Editing the list of available models is allowed only when self-managing Lamini Platform. The list of models on Lamini On Demand is managed by Lamini. Contact us to learn more.

Lamini Platform supports a variety of models. When self-managing Lamini, you control which models are preloaded, and how dynamic model loading will work.

Preloading models

To edit the list of preloaded models for your Lamini Self-Managed deployment, you need to modify the llama_config.yaml file:

Locate the llama_config.yaml file in your Lamini deployment's configuration directory.
Look for the batch_model_list key under multi_node_inference. This list contains the models that are preloaded.
Edit the batch_model_list to add or remove models as needed. Each model must be specified by its Hugging Face model identifier (e.g. meta-llama/Llama-3.1-8B-Instruct for Llama 3.1).

Be conservative with the number of models you preload - each model requires a significant amount of memory.

Dynamic model loading

Your inference GPU settings (defined in helm_config.yaml for Kubernetes installations) affect how dynamic model loading will perform.

Inference requests for models that are not preloaded will be routed to catchall pods first. If a catchall pod is available, it will download the requested model from Hugging Face and load it into memory. If no catchall pods are available, requests will be routed to the other inference pods, which will download the requested model and load it into memory.

Downloading and loading a model takes significant time. We recommend allowing 20-30 minutes for a model to become available after it's first requested. Loading a new model into memory can also mean that other models will be evicted from memory. This means that rapidly requesting many different models will result in poor performance.

If you are experimenting with many different models, make sure to allocate enough catchall pods to handle the load without disrupting your other inference pods.

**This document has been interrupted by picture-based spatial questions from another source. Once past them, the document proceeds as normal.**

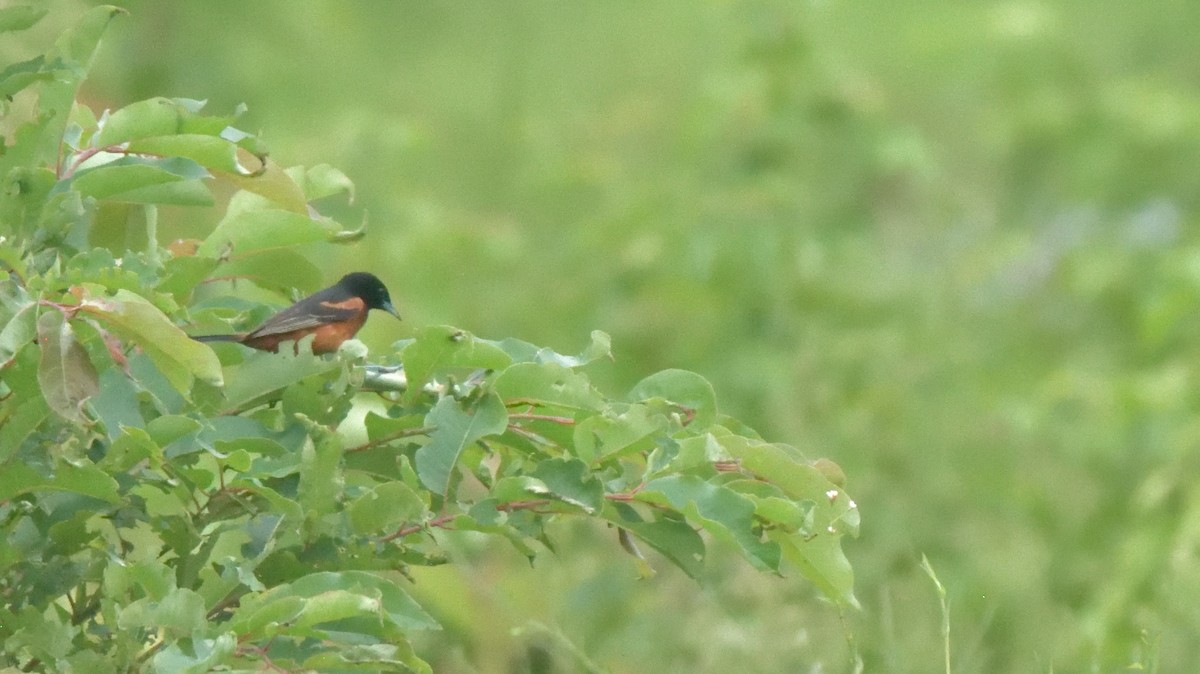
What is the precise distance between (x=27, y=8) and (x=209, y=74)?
733 centimetres

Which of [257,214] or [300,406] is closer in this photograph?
[300,406]

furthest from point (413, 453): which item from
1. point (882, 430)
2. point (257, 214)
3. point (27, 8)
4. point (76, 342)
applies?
point (882, 430)

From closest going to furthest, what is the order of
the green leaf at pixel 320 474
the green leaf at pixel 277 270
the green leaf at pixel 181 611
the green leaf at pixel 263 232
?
the green leaf at pixel 181 611 → the green leaf at pixel 320 474 → the green leaf at pixel 263 232 → the green leaf at pixel 277 270

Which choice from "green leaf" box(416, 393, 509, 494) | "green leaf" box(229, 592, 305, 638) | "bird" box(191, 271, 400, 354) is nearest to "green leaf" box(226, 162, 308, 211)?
"bird" box(191, 271, 400, 354)

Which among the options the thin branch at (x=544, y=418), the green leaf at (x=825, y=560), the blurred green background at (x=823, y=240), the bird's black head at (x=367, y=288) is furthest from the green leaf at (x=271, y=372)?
the blurred green background at (x=823, y=240)

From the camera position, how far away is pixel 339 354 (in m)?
2.22

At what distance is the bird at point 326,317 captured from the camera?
308 centimetres

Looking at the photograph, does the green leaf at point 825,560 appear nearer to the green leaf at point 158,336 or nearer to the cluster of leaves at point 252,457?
the cluster of leaves at point 252,457

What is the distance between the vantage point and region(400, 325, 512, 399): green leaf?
7.13 ft

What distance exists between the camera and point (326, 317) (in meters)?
3.63

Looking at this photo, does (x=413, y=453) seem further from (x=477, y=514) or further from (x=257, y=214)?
(x=257, y=214)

We recommend focusing development on one model or a small set of models, and preloading them. We've seen the highest accuracy and performance gains come from improving data quality and tuning recipes, rather than testing many models hoping to find one that works significantly better out of the box.

Model downloading

You can use the following curl command to request Lamini Platform to download a model:

curl -X POST "[YOUR_API_URL]/v1alpha/downloaded_models/" \
    --header "Authorization: Bearer [YOUR_API_KEY]" \
    --header "Content-Type: application/json" \
    --data '{"hf_model_name": "[YOUR_MODEL]"}'

You can also use the Lamini API to request downloading a model, see model_download.py for an example.